Lime Ginger Rasam
Mains

Lime-Ginger Rasam

Right after the 3 day harvest festival of Pongal, I always crave some light foods, which will aid digestion. With the zesty flavour of lime and the slightly peppery, sweet taste of ginger, Lime-Ginger Rasam is the perfect fit for these kinds of lazy days. 

Ginger helps reduce indigestion, stomach aches, nausea and increases the overall metabolism. Lime is rich in Vitamin C and antioxidants. Combining these two simple ingredients is a great health booster and also tastes phenomenal. On a cold winter night, curl up on your couch with some warm rice, flavourful Lime-Ginger Rasam and some dry potato curry. Taste of heaven right there.

Check out my other interesting rasam varieties too – Healthy Rasam and Buttermilk Neem Flower Rasam.

Ingredients

Moong dhal – 2 tbsp

Ghee/coconut oil – 1 1/2 tbsp

Turmeric powder – 1 1/2 tsp

Water – 1 L

Fresh ginger (finely chopped) – 1 tbsp

Green chillies (slit) – 3 (or to taste)

Salt – 1 1/2 tsp (or to taste)

Jaggery/brown sugar – 1 tbsp

Curry leaves (hand torn) – few

Black pepper (crushed) – 1 tbsp

Cumin seeds – 1 1/2 tsp

Mustard seeds – 1 tsp

Fresh ginger paste – 1 tbsp

Lime juice – 3 to 4 tbsp

Lemon zest – 1 tsp

Fresh coriander leaves (finely chopped) – 2 tbsp

Yield
~ 1 L (serves 4)

Prep time
10 mins

Cook time
15 mins

Method

1)   Soak moong dhal for half an hour in warm water and boil it with 1/2 tsp turmeric powder and 1/2 tsp ghee/coconut oil until mushy. Set aside.

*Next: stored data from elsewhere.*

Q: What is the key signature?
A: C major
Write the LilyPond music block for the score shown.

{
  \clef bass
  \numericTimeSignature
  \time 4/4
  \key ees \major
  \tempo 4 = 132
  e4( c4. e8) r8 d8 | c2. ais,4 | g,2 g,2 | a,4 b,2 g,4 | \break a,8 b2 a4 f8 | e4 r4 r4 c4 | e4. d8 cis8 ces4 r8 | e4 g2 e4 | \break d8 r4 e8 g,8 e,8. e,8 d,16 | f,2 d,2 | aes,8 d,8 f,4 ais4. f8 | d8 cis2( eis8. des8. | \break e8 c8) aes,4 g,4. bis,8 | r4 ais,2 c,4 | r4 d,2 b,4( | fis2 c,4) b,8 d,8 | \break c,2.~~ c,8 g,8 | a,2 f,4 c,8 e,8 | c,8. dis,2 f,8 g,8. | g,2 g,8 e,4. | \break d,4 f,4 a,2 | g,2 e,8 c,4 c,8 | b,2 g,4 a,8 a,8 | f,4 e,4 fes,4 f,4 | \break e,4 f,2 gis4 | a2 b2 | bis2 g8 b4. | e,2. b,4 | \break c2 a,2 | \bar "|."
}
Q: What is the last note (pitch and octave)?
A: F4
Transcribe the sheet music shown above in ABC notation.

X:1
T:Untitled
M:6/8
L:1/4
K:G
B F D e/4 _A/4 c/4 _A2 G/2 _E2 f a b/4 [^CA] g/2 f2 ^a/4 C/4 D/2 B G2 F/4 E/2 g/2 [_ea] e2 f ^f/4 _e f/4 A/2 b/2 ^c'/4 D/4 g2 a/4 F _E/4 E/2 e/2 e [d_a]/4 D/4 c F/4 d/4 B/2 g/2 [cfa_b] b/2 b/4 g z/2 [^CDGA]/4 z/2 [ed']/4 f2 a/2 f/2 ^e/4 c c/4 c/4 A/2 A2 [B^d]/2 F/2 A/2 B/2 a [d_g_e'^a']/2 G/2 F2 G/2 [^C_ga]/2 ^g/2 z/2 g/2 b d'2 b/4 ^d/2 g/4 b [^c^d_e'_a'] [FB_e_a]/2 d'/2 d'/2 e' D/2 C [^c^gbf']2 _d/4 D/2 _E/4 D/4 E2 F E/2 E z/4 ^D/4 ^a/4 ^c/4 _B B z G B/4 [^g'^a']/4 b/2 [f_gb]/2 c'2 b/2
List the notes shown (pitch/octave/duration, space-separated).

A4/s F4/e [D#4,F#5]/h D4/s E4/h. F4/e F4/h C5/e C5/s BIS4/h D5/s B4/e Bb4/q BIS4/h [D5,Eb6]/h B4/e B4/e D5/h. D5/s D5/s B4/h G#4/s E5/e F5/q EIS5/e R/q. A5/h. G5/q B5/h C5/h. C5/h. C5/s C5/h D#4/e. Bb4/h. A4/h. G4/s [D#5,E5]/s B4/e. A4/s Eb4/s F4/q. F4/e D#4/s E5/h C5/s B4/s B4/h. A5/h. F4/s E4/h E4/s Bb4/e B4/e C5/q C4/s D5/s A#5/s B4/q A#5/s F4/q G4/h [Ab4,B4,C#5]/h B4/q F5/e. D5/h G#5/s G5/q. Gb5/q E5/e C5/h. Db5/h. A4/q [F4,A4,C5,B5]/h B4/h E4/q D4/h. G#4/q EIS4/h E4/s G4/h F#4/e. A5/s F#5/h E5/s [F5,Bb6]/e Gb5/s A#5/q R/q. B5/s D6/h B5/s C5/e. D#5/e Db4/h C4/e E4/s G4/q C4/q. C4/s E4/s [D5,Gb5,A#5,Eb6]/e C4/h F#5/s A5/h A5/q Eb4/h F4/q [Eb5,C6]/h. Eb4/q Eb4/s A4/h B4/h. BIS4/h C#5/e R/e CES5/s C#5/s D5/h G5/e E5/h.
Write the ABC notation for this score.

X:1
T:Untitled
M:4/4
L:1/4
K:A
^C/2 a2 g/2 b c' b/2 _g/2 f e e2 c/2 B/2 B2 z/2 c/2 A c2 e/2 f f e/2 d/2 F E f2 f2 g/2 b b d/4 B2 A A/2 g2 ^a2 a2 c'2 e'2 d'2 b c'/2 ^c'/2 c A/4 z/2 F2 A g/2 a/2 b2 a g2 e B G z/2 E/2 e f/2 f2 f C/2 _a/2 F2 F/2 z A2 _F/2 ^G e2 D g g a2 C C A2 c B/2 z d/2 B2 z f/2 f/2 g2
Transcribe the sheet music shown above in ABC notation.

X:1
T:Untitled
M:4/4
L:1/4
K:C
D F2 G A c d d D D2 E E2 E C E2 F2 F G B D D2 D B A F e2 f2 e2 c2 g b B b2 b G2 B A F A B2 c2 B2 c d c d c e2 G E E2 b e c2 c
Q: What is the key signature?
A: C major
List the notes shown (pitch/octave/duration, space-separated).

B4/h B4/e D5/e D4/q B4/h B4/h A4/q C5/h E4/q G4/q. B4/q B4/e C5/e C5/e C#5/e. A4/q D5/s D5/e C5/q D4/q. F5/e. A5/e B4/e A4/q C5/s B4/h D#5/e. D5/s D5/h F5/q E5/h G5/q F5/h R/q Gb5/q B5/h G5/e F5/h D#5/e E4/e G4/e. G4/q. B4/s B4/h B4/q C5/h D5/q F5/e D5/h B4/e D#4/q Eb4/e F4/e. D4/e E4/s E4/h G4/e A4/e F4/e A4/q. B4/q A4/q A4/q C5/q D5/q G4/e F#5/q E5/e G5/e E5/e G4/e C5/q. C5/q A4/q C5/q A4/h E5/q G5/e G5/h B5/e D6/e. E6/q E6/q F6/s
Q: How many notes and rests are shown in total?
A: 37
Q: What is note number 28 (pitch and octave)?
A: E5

2)   In a separate pan, take around 300 ml water, add 1 tsp turmeric powder, chopped ginger, green chillies, salt, jaggery and a few curry leaves. Bring to a rolling boil. Let it continue to boil on medium heat for nearly 8 mins, or until the raw smell of turmeric powder goes away and all the other ingredients become aromatic.

3)   Now add ginger paste, lemon zest, crushed pepper and 1/2 tsp cumin seeds. Mix once and let it start to boil again. 

4)   Dilute the cooked dhal with approximately 600 ml water and add it to the boiling rasam. Simmer. In around 5 mins you will see froth forming on the sides of lime-ginger rasam. Switch off the heat when froth starts forming. Add finely chopped coriander leaves and lime juice and mix once.

5)   Heat a tempering pan, add the remaining ghee/coconut oil. When it starts heating up, add mustard seeds and allow it to splutter. Then add 1 tsp cumin seeds and wait for it to splutter too. Now add the remaining curry leaves to it and pour the whole thing over the rasam. Aromatic, healthy lime-ginger rasam is ready to be served. Serve hot with plain rice or as a starter on a winter night. 

Notes

  1. I’ve used moong dhal in this recipe. You can use toor or masoor dhal too to make lime-ginger rasam and the taste won’t vary. 
  2. Using chopped ginger and ginger paste has two advantages. Chopped ginger has mild ginger flavour and give texture. On the other hand, ginger paste has a concentrated ginger flavour and adds a lot of punch to the rasam. So add ginger in both forms to maximise the flavour.
  3. Similar to ginger, I’ve used lime juice and lemon zest for maximum flavour. The entire sourness comes from lime juice and the flavour is enhanced by the addition of lemon zest. 
  4. The entire spice comes from green chillies, ginger and black pepper for this rasam. Keep the ginger quantity as it is and adjust the amount of green chillies and black pepper according to your taste (I love the combination of all three though!).
  5. You can store this rasam for a maximum of 2 days when refrigerated.